Of the thirty domestic banks with subprime residential mortgages on the books, the Feds found:
- At three out of four banks, subprime mortgages accounted for less than 5 percent of their residential mortgages. One out of five said subprime loans accounted for 5 to 15 percent of their mortgage portfolio.
The remainder said the subprime share was more than 20 percent.
- Most, 83 percent, said the quality of their subprime residential real estate portfolios -- as measured by delinquencies and charge-offs -- remained unchanged or actually improved over the past year.

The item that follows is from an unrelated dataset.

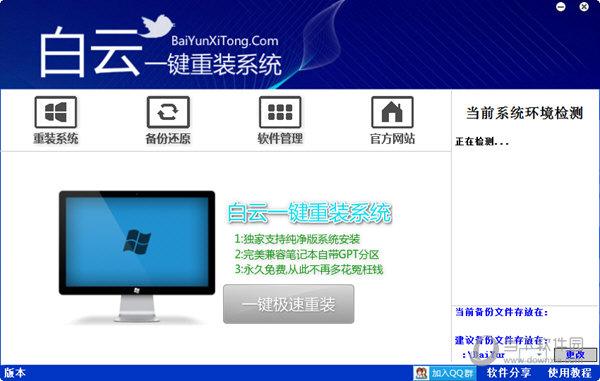 白云一键重装系统 V3.1.14.9官方下载1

Only about 17 percent said the quality had deteriorated somewhat.
- Two out of three lenders expect subprime loan quality to stabilize over the next 12 months with the remainder expecting the quality to deteriorate.
Greater risk may be afoot in the larger non-traditional prime loan category. When the Feds asked 48 domestic banks, the Feds found more substantial holdings in this category.
- About 45 percent of the banks reported a non-traditional loan share of less than 5 percent; 20 percent of the banks reported the share was between 5 and 15 percent and seven lenders said non-traditional mortgage products accounted for more than 30 percent of their home loans.
- Nearly 30 percent of banks indicated expectations that the quality of the non-traditional residential mortgage products currently on their books will deteriorate somewhat over the next twelve months. These banks accounted for more than 50 percent of all residential mortgages on the books of respondents at the end of the first quarter.
This July survey also included a special question about the demand for investment property financing.
- Thirty percent of the banks indicated that demand for these loans have weakened, 20 percent said demand was stronger and about 50 percent said demand remained the same over the past year.